(Saved data entries)

***

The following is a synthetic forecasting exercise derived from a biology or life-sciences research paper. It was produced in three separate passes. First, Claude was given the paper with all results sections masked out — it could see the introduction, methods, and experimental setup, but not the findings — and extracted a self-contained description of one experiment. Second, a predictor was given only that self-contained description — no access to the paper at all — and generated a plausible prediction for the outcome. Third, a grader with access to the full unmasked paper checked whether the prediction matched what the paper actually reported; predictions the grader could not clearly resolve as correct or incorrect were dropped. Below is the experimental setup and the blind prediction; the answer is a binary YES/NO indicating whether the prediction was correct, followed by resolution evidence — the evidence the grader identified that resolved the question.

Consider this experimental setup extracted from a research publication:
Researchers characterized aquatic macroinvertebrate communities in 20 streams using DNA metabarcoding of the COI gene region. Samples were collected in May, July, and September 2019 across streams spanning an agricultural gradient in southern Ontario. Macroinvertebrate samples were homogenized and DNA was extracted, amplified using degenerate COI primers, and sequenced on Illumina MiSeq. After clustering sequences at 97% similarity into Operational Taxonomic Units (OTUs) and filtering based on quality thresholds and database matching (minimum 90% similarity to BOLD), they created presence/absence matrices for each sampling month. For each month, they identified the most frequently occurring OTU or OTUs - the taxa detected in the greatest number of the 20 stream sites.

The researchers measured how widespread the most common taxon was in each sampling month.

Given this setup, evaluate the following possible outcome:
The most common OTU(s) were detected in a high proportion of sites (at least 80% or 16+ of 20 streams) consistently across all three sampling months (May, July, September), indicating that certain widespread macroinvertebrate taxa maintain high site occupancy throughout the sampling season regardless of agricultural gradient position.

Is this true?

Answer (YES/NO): NO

***

* _WHAT NEEDS TO BE DONE_: Reproduce exactly the lines above from the line with "Consider this experimental" to the line with "Given this setup, evaluate", including both, and add nothing.

* _EXERCISE OUTPUT_:
Consider this experimental setup extracted from a research publication:
Researchers characterized aquatic macroinvertebrate communities in 20 streams using DNA metabarcoding of the COI gene region. Samples were collected in May, July, and September 2019 across streams spanning an agricultural gradient in southern Ontario. Macroinvertebrate samples were homogenized and DNA was extracted, amplified using degenerate COI primers, and sequenced on Illumina MiSeq. After clustering sequences at 97% similarity into Operational Taxonomic Units (OTUs) and filtering based on quality thresholds and database matching (minimum 90% similarity to BOLD), they created presence/absence matrices for each sampling month. For each month, they identified the most frequently occurring OTU or OTUs - the taxa detected in the greatest number of the 20 stream sites.

The researchers measured how widespread the most common taxon was in each sampling month.

Given this setup, evaluate the following possible outcome:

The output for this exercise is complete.